Saved data entries
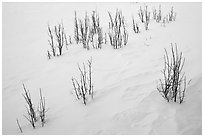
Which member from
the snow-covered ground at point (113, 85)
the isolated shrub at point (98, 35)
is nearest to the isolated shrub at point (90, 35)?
the isolated shrub at point (98, 35)

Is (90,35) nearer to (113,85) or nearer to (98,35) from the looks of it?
(98,35)

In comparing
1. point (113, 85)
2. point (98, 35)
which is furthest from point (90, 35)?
point (113, 85)

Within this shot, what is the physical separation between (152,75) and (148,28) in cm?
189

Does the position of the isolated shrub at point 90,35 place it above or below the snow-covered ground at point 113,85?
above

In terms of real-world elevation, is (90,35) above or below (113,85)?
above

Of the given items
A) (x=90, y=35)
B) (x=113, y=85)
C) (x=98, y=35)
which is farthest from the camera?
(x=90, y=35)

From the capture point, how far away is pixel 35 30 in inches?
200

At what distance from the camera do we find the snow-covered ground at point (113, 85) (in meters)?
1.78

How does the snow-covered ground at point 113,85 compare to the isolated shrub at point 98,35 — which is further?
the isolated shrub at point 98,35

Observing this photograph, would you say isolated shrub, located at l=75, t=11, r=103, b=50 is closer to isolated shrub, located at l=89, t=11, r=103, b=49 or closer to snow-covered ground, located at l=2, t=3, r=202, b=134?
isolated shrub, located at l=89, t=11, r=103, b=49

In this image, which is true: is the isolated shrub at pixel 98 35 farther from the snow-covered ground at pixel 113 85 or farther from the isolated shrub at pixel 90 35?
the snow-covered ground at pixel 113 85

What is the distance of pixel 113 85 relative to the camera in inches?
89.4

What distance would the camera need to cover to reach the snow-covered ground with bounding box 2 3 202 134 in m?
1.78

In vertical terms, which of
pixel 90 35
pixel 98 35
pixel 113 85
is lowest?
pixel 113 85
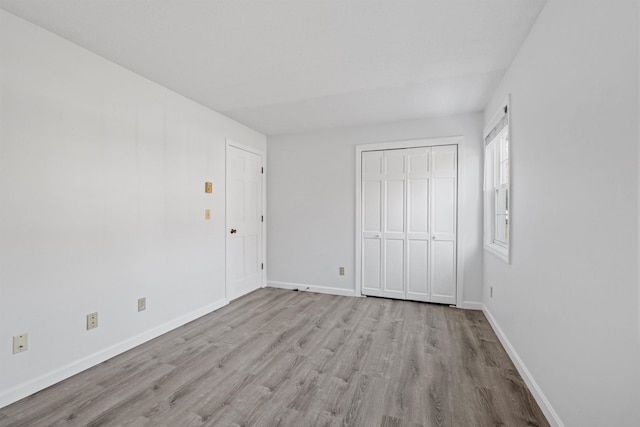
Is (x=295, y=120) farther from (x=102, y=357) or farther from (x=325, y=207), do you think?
(x=102, y=357)

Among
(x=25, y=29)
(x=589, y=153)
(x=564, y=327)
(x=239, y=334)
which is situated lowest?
(x=239, y=334)

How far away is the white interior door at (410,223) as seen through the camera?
151 inches

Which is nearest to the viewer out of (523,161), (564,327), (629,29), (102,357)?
(629,29)

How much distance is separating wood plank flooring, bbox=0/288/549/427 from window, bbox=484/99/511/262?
942mm

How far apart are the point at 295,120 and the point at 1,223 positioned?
305cm

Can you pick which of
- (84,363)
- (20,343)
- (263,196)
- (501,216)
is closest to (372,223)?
(501,216)

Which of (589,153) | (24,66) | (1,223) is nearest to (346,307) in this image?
(589,153)

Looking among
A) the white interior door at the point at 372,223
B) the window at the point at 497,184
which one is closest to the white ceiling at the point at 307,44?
the window at the point at 497,184

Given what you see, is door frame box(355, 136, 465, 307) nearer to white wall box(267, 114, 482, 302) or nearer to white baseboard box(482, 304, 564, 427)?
white wall box(267, 114, 482, 302)

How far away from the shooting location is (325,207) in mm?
4469

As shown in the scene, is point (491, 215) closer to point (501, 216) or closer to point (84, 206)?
point (501, 216)

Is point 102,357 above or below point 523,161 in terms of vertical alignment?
below

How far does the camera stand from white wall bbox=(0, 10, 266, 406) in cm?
192

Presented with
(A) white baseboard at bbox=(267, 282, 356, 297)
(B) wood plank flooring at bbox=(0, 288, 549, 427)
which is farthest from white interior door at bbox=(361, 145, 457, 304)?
(B) wood plank flooring at bbox=(0, 288, 549, 427)
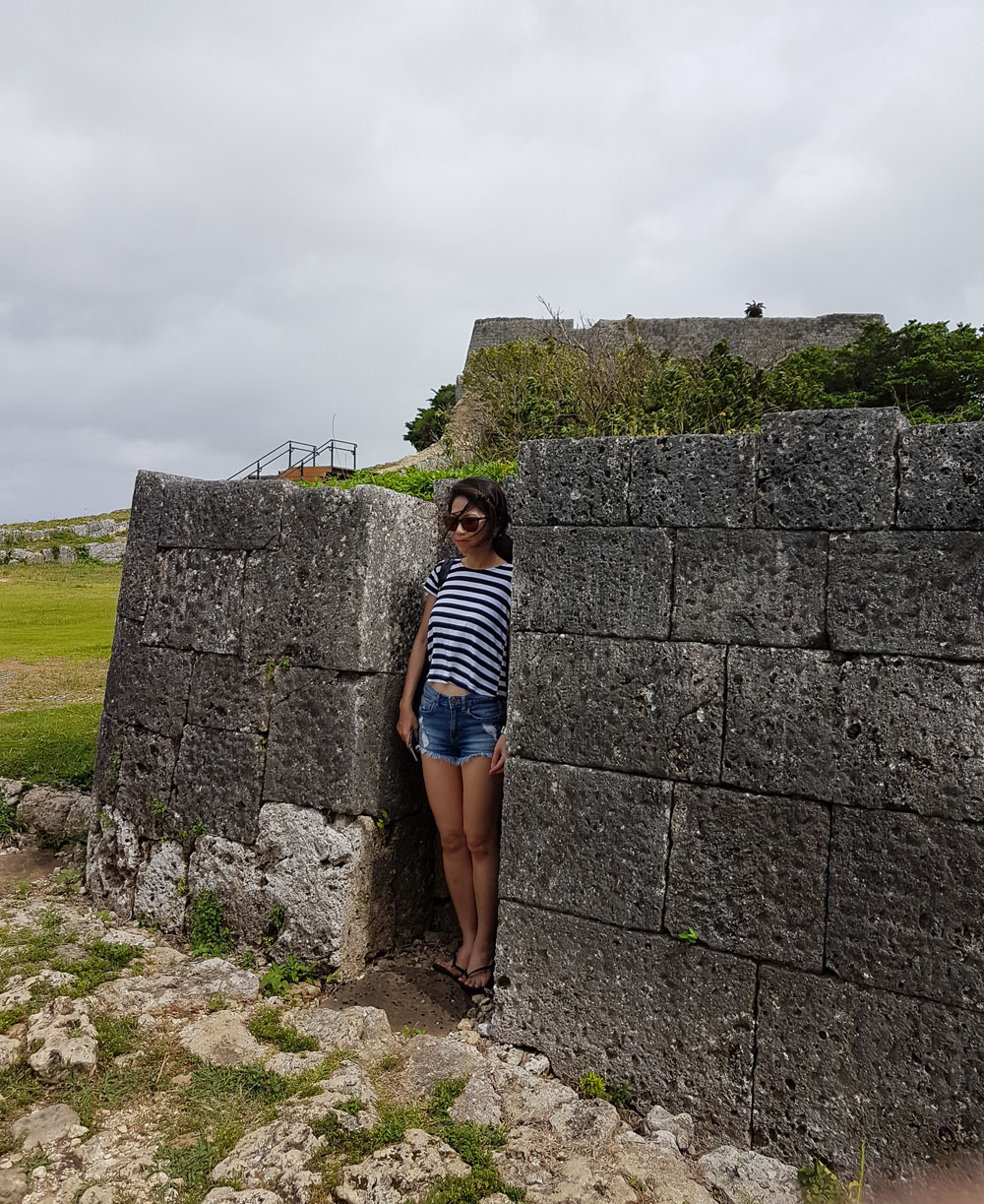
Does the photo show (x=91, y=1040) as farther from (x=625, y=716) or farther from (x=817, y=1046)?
(x=817, y=1046)

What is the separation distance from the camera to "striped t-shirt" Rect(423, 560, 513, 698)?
3945 millimetres

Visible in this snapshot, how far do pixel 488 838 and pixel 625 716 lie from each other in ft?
3.36

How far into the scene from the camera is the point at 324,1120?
3.07m

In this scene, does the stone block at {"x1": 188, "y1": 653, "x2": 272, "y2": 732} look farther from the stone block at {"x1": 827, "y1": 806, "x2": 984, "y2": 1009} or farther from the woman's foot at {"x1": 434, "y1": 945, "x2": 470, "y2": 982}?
the stone block at {"x1": 827, "y1": 806, "x2": 984, "y2": 1009}

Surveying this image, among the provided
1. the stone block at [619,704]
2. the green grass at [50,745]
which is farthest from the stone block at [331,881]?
the green grass at [50,745]

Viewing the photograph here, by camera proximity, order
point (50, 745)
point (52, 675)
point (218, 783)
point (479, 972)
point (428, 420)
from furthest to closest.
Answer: point (428, 420)
point (52, 675)
point (50, 745)
point (218, 783)
point (479, 972)

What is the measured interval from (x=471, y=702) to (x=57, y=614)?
14.8 m

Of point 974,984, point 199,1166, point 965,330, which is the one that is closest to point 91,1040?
point 199,1166

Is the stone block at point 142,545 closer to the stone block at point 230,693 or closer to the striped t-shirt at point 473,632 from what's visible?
the stone block at point 230,693

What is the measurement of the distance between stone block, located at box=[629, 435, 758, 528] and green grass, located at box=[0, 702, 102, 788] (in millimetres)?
4844

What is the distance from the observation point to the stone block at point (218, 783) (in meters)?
4.42

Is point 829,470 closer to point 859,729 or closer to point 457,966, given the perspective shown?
point 859,729

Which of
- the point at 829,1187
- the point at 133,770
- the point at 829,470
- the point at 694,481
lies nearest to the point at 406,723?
the point at 133,770

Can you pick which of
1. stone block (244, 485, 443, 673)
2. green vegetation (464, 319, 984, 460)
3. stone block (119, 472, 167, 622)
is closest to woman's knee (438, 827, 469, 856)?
stone block (244, 485, 443, 673)
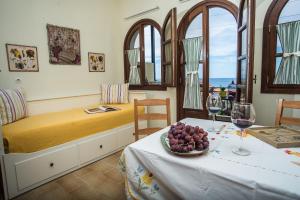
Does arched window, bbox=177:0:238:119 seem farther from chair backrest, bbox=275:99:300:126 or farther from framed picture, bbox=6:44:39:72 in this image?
framed picture, bbox=6:44:39:72

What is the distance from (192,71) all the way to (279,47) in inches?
45.2

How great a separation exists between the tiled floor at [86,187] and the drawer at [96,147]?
146 mm

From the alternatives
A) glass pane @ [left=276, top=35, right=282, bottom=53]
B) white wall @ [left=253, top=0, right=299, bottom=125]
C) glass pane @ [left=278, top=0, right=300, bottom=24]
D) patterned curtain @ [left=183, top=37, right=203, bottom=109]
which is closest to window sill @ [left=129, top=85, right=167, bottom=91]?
patterned curtain @ [left=183, top=37, right=203, bottom=109]

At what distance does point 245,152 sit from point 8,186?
6.49 ft

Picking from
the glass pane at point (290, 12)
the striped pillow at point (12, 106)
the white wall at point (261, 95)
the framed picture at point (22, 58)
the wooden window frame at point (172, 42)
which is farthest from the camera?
the wooden window frame at point (172, 42)

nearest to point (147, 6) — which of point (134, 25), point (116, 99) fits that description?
point (134, 25)

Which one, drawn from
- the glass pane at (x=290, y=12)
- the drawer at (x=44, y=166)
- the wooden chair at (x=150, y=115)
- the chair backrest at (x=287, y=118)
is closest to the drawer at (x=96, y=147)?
the drawer at (x=44, y=166)

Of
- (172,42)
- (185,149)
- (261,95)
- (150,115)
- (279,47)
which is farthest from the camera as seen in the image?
(172,42)

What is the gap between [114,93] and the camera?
131 inches

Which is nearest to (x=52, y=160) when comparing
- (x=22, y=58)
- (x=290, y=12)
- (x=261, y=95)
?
(x=22, y=58)

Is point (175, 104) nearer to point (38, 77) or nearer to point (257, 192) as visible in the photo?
point (38, 77)

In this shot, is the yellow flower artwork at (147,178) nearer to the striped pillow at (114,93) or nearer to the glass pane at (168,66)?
the glass pane at (168,66)

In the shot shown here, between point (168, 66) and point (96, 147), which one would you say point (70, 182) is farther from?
point (168, 66)

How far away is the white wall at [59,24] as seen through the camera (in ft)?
7.64
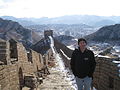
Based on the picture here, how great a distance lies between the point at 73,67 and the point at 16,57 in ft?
27.5

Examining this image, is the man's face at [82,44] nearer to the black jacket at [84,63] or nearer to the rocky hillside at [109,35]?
the black jacket at [84,63]

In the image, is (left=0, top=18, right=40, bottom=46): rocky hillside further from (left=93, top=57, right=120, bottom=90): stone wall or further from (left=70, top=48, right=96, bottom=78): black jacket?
(left=70, top=48, right=96, bottom=78): black jacket

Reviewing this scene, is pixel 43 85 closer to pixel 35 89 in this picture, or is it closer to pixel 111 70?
pixel 35 89

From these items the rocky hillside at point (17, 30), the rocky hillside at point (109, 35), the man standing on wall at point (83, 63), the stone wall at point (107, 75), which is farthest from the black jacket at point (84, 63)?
the rocky hillside at point (17, 30)

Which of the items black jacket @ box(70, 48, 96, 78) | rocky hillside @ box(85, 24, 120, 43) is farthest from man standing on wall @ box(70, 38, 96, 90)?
rocky hillside @ box(85, 24, 120, 43)

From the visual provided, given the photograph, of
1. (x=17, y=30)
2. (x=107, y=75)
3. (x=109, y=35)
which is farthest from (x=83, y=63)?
(x=17, y=30)

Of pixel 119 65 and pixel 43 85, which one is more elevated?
pixel 119 65

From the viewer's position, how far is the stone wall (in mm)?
10258

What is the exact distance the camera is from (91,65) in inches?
307

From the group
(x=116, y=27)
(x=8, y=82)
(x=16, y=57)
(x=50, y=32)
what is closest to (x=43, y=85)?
(x=16, y=57)

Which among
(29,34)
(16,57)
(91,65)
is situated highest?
(91,65)

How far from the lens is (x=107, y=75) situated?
11211 mm

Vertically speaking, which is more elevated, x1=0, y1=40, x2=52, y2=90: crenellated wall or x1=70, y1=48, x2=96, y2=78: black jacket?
x1=70, y1=48, x2=96, y2=78: black jacket

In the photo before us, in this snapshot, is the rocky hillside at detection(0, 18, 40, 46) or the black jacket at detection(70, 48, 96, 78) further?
the rocky hillside at detection(0, 18, 40, 46)
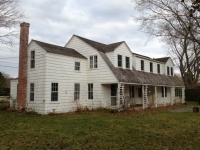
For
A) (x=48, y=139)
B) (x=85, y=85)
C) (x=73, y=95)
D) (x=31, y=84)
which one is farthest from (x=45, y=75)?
(x=48, y=139)

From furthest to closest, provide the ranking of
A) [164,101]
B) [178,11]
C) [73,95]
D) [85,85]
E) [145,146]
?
1. [164,101]
2. [85,85]
3. [73,95]
4. [178,11]
5. [145,146]

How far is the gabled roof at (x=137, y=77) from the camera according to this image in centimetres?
Result: 2073

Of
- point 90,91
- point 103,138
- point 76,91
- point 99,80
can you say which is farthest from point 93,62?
point 103,138

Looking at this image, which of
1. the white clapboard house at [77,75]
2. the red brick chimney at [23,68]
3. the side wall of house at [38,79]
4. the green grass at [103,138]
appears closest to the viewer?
the green grass at [103,138]

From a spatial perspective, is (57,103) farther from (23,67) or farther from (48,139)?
(48,139)

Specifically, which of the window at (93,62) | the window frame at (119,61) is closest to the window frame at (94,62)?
the window at (93,62)

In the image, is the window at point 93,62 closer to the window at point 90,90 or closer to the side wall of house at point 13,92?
the window at point 90,90

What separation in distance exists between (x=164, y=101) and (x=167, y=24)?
15.1 m

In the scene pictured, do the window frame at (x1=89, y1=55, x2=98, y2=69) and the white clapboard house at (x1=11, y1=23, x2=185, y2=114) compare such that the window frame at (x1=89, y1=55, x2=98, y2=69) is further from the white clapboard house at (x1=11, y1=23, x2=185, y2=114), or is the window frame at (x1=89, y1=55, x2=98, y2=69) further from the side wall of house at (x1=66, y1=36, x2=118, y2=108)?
the side wall of house at (x1=66, y1=36, x2=118, y2=108)

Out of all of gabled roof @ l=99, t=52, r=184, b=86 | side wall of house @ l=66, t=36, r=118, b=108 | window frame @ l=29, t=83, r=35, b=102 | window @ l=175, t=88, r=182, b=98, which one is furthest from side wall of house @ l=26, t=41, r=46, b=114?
window @ l=175, t=88, r=182, b=98

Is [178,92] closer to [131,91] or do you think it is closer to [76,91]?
[131,91]

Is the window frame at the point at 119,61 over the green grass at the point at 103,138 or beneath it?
over

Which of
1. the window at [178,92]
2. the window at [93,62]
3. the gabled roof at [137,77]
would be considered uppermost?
the window at [93,62]

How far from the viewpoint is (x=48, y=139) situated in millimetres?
8789
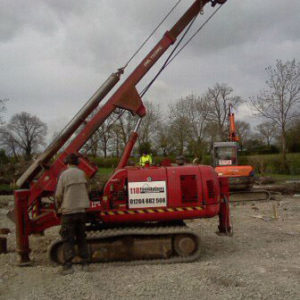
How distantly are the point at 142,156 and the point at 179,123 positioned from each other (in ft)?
92.4

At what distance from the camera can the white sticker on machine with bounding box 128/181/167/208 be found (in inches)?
273

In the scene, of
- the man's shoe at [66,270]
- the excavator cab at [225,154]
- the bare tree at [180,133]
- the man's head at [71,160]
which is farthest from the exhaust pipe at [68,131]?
the bare tree at [180,133]

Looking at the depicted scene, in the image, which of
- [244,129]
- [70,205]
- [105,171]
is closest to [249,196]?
[70,205]

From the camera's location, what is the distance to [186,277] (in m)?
5.85

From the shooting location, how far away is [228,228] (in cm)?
781

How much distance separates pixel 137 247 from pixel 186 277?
1.25 metres

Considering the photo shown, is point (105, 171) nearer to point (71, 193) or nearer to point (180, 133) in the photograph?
point (180, 133)

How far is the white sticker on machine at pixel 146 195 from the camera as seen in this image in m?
6.95

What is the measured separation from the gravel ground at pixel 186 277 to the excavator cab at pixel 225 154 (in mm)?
10088

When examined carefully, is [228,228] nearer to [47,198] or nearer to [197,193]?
[197,193]

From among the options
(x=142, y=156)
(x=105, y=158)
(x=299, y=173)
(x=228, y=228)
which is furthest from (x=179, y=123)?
(x=228, y=228)

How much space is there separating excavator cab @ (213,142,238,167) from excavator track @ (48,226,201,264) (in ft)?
39.5

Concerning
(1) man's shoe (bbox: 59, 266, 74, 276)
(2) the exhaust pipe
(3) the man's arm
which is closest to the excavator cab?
(2) the exhaust pipe

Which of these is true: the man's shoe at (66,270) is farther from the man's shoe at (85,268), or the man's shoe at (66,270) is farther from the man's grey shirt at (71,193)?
the man's grey shirt at (71,193)
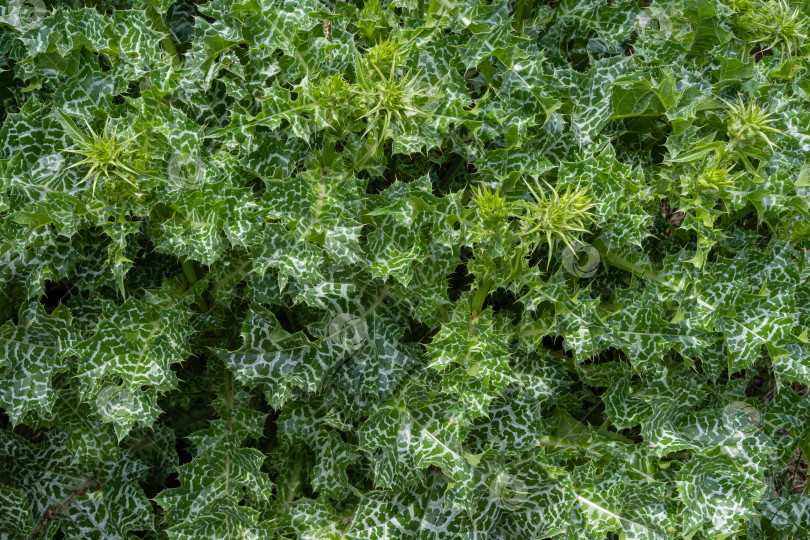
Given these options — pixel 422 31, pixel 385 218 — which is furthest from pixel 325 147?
pixel 422 31

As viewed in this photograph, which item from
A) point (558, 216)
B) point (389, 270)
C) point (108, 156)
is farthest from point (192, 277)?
point (558, 216)

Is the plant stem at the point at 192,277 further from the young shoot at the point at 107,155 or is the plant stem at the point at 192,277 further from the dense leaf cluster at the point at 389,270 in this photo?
the young shoot at the point at 107,155

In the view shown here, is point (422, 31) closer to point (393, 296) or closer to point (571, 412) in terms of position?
point (393, 296)

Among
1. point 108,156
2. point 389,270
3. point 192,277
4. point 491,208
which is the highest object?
point 108,156

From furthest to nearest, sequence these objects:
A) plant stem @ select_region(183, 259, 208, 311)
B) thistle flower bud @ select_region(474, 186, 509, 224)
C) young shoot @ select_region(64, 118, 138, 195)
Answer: plant stem @ select_region(183, 259, 208, 311)
thistle flower bud @ select_region(474, 186, 509, 224)
young shoot @ select_region(64, 118, 138, 195)

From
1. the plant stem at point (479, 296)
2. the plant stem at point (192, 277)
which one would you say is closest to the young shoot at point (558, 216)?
the plant stem at point (479, 296)

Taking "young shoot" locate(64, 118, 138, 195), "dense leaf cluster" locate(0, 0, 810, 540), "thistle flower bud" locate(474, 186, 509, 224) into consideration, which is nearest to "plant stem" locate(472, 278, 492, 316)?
"dense leaf cluster" locate(0, 0, 810, 540)

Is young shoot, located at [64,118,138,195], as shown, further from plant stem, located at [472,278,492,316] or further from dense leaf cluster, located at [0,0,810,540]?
plant stem, located at [472,278,492,316]

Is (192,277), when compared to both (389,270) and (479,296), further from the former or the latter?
(479,296)
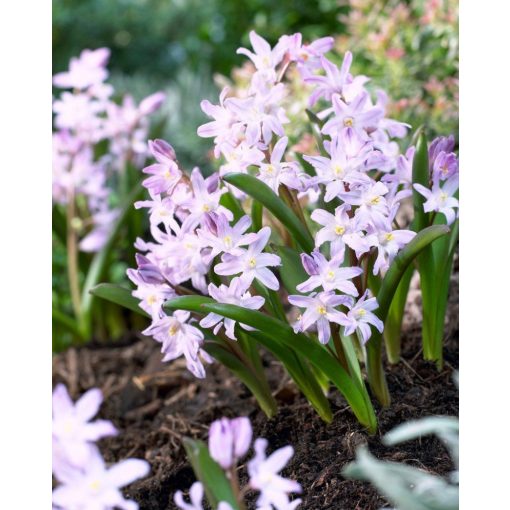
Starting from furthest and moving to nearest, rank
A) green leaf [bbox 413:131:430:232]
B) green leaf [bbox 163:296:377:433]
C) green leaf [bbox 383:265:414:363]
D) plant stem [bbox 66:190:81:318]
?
plant stem [bbox 66:190:81:318] < green leaf [bbox 383:265:414:363] < green leaf [bbox 413:131:430:232] < green leaf [bbox 163:296:377:433]

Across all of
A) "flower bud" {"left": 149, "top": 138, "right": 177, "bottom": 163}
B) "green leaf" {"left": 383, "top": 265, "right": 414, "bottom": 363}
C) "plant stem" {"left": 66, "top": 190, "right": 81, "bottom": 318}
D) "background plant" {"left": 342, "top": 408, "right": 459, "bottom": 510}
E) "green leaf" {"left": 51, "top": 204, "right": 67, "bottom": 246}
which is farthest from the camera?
"green leaf" {"left": 51, "top": 204, "right": 67, "bottom": 246}

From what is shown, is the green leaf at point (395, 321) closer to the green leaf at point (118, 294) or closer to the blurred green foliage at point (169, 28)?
the green leaf at point (118, 294)

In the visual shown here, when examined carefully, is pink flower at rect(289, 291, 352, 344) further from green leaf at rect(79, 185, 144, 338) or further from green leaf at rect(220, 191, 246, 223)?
green leaf at rect(79, 185, 144, 338)

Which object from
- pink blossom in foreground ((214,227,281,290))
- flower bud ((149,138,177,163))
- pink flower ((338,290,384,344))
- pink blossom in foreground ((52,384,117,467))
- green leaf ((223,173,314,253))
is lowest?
pink blossom in foreground ((52,384,117,467))

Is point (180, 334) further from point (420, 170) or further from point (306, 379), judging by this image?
point (420, 170)

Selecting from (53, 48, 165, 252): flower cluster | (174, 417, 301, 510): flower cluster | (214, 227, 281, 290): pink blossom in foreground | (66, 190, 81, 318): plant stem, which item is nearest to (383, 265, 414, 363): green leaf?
(214, 227, 281, 290): pink blossom in foreground

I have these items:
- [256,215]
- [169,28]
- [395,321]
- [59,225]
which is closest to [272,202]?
[256,215]
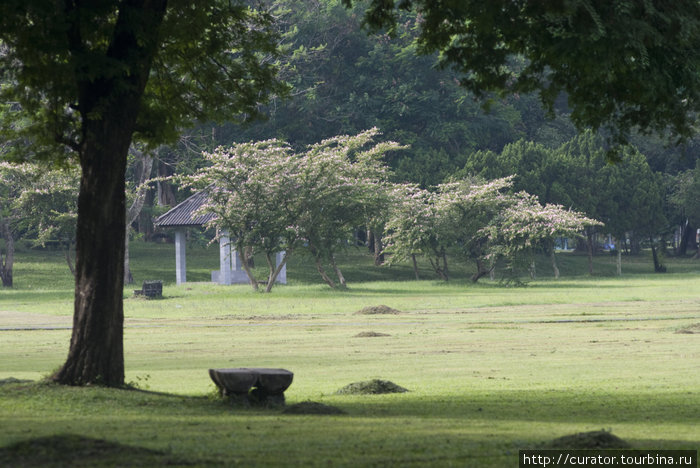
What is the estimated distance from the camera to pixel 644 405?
13.7 metres

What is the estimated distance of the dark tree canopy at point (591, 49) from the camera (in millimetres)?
12094

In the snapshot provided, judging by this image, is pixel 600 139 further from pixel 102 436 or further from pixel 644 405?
pixel 102 436

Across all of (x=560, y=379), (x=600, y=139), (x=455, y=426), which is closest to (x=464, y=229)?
(x=600, y=139)

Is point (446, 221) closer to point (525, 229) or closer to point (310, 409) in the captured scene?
point (525, 229)

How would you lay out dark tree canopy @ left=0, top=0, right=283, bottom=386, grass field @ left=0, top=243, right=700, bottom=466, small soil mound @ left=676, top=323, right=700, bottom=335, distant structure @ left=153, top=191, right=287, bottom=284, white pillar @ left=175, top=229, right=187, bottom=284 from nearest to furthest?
grass field @ left=0, top=243, right=700, bottom=466
dark tree canopy @ left=0, top=0, right=283, bottom=386
small soil mound @ left=676, top=323, right=700, bottom=335
distant structure @ left=153, top=191, right=287, bottom=284
white pillar @ left=175, top=229, right=187, bottom=284

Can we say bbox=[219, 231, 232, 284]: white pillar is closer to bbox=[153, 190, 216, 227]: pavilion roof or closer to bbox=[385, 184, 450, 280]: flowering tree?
bbox=[153, 190, 216, 227]: pavilion roof

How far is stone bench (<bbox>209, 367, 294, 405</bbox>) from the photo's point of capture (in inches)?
513

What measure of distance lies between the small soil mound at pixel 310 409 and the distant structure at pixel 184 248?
40.5 meters

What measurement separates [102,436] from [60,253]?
62.5 meters

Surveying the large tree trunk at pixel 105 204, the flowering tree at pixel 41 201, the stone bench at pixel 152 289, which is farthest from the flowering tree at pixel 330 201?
the large tree trunk at pixel 105 204

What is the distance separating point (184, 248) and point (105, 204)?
139 ft

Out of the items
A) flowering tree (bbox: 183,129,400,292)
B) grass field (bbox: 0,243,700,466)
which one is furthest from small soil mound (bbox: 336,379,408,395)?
flowering tree (bbox: 183,129,400,292)

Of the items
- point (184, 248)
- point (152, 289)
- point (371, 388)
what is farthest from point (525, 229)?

- _What is being asked_: Extract the closing run of lines, starting with the one containing "Is point (446, 221)" and ending at the last, exactly as written.

- _Expected output_:
Is point (446, 221) closer to point (525, 229) or closer to point (310, 409) in the captured scene?
point (525, 229)

How would you lay out dark tree canopy @ left=0, top=0, right=283, bottom=386, grass field @ left=0, top=243, right=700, bottom=466, small soil mound @ left=676, top=323, right=700, bottom=335, distant structure @ left=153, top=191, right=287, bottom=284, white pillar @ left=175, top=229, right=187, bottom=284 from nearest to furthest?
grass field @ left=0, top=243, right=700, bottom=466
dark tree canopy @ left=0, top=0, right=283, bottom=386
small soil mound @ left=676, top=323, right=700, bottom=335
distant structure @ left=153, top=191, right=287, bottom=284
white pillar @ left=175, top=229, right=187, bottom=284

Can we say bbox=[219, 231, 232, 284]: white pillar is closer to bbox=[153, 190, 216, 227]: pavilion roof or closer to bbox=[385, 184, 450, 280]: flowering tree?
bbox=[153, 190, 216, 227]: pavilion roof

How far is stone bench (<bbox>209, 367, 294, 405</bbox>) from the photo's point of capture (in inches)?
513

What measure of distance lies between the small soil mound at pixel 310 409 and the distant structure at pixel 184 248?
40.5 meters

What measurement separates [102,436] from [60,253]?
62.5 meters

Surveying the large tree trunk at pixel 105 204, the flowering tree at pixel 41 201, the stone bench at pixel 152 289, which is farthest from the flowering tree at pixel 330 201?
the large tree trunk at pixel 105 204

What is the distance separating point (184, 248) and point (105, 204)?
139 ft

Out of the items
A) flowering tree (bbox: 183,129,400,292)
B) grass field (bbox: 0,243,700,466)
which one is furthest from small soil mound (bbox: 336,379,408,395)?
flowering tree (bbox: 183,129,400,292)

Of the items
- point (184, 248)
- point (152, 289)
- point (371, 388)
what is farthest from point (525, 229)?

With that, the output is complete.